WORK TO BE COMPLETED: For the entries below, the result should be an exact transcription of the lines from the one with "scientific name: Myoprocta pratti" up to and including the one with "site SER_S12_Q10, 3-frame burst.", and only those.

────────────────────

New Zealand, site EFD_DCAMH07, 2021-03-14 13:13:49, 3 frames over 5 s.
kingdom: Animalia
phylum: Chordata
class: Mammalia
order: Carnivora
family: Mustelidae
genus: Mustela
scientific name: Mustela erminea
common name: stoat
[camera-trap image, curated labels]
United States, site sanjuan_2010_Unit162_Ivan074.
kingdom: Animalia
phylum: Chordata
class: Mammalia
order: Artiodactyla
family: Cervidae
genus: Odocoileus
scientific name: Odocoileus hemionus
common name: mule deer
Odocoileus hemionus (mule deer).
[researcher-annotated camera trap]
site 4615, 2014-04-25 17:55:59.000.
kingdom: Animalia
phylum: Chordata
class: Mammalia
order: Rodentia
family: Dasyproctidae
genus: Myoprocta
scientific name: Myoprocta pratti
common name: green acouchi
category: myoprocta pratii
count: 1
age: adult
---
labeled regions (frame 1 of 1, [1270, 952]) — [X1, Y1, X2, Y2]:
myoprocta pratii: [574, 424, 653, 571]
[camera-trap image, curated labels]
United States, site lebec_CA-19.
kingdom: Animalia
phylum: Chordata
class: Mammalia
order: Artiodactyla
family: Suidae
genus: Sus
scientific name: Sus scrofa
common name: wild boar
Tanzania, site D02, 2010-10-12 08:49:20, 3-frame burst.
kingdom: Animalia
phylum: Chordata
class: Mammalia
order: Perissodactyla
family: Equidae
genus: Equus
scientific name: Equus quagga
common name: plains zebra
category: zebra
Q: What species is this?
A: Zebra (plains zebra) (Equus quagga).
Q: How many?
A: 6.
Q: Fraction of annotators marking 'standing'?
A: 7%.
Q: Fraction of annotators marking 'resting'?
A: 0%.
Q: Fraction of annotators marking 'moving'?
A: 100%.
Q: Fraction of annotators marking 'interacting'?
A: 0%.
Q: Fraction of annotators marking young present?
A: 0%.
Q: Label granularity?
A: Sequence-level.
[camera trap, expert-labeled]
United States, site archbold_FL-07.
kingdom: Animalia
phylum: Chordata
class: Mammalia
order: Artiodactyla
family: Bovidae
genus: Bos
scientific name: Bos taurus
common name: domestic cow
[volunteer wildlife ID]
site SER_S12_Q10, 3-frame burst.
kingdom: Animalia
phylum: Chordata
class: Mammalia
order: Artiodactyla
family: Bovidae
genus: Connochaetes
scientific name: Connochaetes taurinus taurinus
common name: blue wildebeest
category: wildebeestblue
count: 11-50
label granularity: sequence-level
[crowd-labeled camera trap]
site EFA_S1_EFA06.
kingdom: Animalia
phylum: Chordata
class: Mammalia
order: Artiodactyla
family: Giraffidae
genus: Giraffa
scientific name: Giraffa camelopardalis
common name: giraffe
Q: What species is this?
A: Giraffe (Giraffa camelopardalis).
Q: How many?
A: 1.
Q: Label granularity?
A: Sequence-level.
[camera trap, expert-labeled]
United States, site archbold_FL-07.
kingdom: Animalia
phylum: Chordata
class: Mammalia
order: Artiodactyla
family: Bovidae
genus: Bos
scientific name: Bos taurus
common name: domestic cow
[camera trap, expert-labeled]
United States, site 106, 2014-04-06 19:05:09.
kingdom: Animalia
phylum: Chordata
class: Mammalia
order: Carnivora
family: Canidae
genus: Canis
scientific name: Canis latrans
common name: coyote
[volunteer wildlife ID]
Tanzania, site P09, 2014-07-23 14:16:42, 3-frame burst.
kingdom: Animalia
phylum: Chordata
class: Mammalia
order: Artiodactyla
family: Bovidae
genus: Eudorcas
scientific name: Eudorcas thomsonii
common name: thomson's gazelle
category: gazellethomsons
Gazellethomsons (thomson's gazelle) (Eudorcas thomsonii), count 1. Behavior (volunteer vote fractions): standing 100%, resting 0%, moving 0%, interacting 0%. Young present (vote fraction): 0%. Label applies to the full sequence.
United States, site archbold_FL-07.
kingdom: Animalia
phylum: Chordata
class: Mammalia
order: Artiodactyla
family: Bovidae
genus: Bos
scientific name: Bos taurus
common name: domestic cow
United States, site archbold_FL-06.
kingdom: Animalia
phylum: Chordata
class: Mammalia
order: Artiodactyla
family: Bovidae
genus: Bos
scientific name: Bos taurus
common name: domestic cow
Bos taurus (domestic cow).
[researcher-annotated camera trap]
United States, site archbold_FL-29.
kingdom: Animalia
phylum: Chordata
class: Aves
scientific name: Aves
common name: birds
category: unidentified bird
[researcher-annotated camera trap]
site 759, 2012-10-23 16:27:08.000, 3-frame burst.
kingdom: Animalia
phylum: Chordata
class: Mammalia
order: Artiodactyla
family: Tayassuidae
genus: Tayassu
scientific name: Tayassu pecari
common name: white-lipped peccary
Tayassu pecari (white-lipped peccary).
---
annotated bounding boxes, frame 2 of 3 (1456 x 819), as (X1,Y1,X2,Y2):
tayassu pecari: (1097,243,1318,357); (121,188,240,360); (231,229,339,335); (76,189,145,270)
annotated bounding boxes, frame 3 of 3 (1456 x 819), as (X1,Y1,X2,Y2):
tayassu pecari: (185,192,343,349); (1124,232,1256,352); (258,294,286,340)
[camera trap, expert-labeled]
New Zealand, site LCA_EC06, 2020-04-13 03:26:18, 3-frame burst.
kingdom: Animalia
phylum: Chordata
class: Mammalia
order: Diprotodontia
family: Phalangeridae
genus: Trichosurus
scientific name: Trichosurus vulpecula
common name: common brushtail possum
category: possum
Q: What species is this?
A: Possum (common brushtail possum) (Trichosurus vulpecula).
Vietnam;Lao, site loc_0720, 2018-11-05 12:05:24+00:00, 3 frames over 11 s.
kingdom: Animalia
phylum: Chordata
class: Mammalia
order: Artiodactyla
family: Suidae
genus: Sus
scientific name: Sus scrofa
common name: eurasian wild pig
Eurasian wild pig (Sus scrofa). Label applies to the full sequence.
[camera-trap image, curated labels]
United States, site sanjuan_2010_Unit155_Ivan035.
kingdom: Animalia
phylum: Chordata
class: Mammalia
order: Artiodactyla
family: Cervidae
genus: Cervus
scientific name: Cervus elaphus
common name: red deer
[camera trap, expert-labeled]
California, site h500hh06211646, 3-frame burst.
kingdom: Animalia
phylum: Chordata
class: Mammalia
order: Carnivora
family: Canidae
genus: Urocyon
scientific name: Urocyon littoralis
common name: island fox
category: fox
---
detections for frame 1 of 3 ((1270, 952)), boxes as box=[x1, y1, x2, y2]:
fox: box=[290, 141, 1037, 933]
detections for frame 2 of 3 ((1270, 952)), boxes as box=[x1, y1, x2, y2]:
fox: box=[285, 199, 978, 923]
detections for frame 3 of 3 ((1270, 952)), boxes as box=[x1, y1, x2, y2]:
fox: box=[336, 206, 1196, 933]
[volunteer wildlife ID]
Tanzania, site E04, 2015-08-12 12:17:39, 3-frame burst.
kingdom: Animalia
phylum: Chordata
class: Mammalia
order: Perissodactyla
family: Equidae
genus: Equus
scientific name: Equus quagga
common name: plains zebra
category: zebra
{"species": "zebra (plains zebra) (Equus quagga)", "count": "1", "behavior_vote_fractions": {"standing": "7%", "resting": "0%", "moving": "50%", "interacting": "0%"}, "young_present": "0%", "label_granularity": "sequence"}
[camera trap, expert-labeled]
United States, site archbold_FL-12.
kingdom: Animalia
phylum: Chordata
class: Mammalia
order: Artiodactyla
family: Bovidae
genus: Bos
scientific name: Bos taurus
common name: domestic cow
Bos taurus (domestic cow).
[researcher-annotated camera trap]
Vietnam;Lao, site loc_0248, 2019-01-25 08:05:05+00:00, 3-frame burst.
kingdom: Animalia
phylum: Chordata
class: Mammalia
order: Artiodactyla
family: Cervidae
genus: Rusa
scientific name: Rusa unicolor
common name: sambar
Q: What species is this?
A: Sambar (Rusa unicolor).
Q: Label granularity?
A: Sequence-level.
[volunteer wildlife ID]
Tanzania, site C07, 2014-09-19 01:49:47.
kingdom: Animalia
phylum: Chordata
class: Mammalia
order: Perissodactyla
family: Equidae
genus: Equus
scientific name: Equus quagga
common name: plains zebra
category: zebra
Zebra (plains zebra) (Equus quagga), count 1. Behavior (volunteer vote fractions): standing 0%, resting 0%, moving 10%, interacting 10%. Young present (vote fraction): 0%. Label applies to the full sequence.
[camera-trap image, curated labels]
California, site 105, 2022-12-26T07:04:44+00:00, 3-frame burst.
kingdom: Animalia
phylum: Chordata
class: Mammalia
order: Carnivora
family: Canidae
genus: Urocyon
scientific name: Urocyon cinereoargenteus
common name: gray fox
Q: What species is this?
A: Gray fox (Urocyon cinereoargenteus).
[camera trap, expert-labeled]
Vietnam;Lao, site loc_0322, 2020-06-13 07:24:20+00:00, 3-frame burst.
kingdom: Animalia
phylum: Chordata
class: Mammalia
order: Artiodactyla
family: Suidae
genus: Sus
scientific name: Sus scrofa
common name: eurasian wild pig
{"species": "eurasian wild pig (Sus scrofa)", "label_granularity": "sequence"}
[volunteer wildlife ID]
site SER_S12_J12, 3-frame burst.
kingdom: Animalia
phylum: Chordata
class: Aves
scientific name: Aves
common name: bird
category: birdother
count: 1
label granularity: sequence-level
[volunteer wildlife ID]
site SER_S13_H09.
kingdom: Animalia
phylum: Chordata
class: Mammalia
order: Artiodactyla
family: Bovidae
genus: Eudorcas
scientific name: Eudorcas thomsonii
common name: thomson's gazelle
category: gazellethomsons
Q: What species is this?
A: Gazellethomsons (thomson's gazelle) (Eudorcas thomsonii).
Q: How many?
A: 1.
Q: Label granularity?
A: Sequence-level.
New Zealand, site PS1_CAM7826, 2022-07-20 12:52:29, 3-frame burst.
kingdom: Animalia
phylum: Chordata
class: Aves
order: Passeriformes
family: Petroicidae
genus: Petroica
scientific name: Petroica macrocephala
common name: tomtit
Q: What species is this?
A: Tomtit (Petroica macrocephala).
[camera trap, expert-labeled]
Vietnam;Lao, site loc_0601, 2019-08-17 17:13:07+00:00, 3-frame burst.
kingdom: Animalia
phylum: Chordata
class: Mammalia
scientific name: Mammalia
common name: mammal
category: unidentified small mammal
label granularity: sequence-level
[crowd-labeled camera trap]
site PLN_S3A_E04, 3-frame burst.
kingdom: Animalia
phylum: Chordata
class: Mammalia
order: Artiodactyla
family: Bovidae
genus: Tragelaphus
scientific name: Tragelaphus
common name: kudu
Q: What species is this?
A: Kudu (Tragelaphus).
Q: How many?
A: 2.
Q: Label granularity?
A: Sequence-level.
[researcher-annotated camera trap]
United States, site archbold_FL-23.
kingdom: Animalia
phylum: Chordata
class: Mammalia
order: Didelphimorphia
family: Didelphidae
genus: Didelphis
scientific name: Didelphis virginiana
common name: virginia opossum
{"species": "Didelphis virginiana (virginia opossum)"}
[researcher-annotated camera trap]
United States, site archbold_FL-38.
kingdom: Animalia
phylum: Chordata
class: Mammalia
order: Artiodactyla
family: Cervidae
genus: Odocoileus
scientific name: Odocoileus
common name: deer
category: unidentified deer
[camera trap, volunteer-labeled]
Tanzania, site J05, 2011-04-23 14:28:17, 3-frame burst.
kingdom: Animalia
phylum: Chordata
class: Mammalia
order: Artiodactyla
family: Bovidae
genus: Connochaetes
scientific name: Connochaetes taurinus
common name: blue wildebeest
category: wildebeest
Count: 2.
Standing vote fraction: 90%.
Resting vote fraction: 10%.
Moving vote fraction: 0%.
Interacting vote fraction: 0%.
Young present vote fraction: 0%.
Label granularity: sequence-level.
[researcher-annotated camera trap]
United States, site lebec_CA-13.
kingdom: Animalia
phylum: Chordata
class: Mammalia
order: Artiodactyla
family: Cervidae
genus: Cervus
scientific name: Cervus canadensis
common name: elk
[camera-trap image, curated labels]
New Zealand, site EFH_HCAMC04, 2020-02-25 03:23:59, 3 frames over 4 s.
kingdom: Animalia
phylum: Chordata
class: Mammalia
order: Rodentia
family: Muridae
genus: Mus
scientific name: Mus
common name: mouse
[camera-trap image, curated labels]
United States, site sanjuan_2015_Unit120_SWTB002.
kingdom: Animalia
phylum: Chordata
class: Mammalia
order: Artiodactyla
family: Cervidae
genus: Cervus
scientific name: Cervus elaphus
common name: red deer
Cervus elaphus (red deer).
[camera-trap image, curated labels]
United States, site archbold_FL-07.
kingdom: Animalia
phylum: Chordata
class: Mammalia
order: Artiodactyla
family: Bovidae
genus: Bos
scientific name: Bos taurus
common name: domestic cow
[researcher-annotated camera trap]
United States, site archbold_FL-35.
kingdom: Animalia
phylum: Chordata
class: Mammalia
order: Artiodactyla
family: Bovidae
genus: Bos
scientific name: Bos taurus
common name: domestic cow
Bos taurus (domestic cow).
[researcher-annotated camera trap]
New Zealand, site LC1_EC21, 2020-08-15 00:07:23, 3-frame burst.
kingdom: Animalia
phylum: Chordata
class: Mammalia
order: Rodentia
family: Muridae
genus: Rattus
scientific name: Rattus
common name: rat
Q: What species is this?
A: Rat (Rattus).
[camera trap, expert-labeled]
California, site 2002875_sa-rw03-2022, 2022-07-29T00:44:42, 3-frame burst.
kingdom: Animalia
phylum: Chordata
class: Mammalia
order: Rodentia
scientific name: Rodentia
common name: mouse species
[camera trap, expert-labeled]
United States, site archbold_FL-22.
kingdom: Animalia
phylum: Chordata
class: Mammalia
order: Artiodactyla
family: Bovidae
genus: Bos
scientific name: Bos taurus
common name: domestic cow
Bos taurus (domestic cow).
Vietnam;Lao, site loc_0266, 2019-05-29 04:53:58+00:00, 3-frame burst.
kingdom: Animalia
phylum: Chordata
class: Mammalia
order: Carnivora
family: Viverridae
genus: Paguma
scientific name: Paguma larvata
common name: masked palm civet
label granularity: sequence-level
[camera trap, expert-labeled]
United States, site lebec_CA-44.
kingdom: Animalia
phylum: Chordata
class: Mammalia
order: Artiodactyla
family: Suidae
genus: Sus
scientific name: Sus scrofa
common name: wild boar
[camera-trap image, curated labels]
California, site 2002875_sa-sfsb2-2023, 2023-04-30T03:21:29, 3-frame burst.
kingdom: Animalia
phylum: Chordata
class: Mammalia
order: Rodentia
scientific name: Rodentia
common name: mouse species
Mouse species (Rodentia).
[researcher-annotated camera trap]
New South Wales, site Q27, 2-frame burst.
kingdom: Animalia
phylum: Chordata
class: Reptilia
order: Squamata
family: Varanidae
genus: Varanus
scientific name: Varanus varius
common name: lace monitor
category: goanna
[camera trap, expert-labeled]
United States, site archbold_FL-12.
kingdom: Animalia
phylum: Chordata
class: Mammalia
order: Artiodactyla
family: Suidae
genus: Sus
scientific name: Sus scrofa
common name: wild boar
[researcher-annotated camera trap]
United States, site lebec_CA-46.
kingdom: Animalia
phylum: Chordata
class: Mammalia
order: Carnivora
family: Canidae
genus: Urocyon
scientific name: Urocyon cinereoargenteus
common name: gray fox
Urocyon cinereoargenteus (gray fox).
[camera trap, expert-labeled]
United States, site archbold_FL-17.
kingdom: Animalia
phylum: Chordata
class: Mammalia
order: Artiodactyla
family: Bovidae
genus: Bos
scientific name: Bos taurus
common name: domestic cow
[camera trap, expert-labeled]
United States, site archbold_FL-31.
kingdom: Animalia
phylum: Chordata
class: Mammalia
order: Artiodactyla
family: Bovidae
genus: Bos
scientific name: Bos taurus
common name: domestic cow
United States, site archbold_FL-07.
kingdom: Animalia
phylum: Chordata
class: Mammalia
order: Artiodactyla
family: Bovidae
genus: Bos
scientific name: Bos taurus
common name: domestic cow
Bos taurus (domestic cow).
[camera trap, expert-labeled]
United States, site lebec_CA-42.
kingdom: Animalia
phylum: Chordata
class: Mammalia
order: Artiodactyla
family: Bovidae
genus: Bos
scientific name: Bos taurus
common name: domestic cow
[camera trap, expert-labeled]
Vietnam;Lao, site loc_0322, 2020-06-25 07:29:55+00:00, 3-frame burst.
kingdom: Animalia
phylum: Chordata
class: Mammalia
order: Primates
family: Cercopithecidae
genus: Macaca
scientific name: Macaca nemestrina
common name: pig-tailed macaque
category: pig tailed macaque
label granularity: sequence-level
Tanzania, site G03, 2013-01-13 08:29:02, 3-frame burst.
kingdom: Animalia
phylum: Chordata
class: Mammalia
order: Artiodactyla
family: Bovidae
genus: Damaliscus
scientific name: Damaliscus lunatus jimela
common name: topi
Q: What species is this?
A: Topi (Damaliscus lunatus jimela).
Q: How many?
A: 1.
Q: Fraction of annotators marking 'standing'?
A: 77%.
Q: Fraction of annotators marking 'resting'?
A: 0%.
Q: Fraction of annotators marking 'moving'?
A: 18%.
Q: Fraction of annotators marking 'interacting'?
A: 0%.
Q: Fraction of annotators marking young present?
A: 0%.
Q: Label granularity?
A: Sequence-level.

────────────────────

RESULT OF THE TASK:
scientific name: Myoprocta pratti
common name: green acouchi
category: myoprocta pratii
count: 1
age: adult
---
labeled regions (frame 1 of 1, [1270, 952]) — [X1, Y1, X2, Y2]:
myoprocta pratii: [574, 424, 653, 571]
[camera-trap image, curated labels]
United States, site lebec_CA-19.
kingdom: Animalia
phylum: Chordata
class: Mammalia
order: Artiodactyla
family: Suidae
genus: Sus
scientific name: Sus scrofa
common name: wild boar
Tanzania, site D02, 2010-10-12 08:49:20, 3-frame burst.
kingdom: Animalia
phylum: Chordata
class: Mammalia
order: Perissodactyla
family: Equidae
genus: Equus
scientific name: Equus quagga
common name: plains zebra
category: zebra
Q: What species is this?
A: Zebra (plains zebra) (Equus quagga).
Q: How many?
A: 6.
Q: Fraction of annotators marking 'standing'?
A: 7%.
Q: Fraction of annotators marking 'resting'?
A: 0%.
Q: Fraction of annotators marking 'moving'?
A: 100%.
Q: Fraction of annotators marking 'interacting'?
A: 0%.
Q: Fraction of annotators marking young present?
A: 0%.
Q: Label granularity?
A: Sequence-level.
[camera trap, expert-labeled]
United States, site archbold_FL-07.
kingdom: Animalia
phylum: Chordata
class: Mammalia
order: Artiodactyla
family: Bovidae
genus: Bos
scientific name: Bos taurus
common name: domestic cow
[volunteer wildlife ID]
site SER_S12_Q10, 3-frame burst.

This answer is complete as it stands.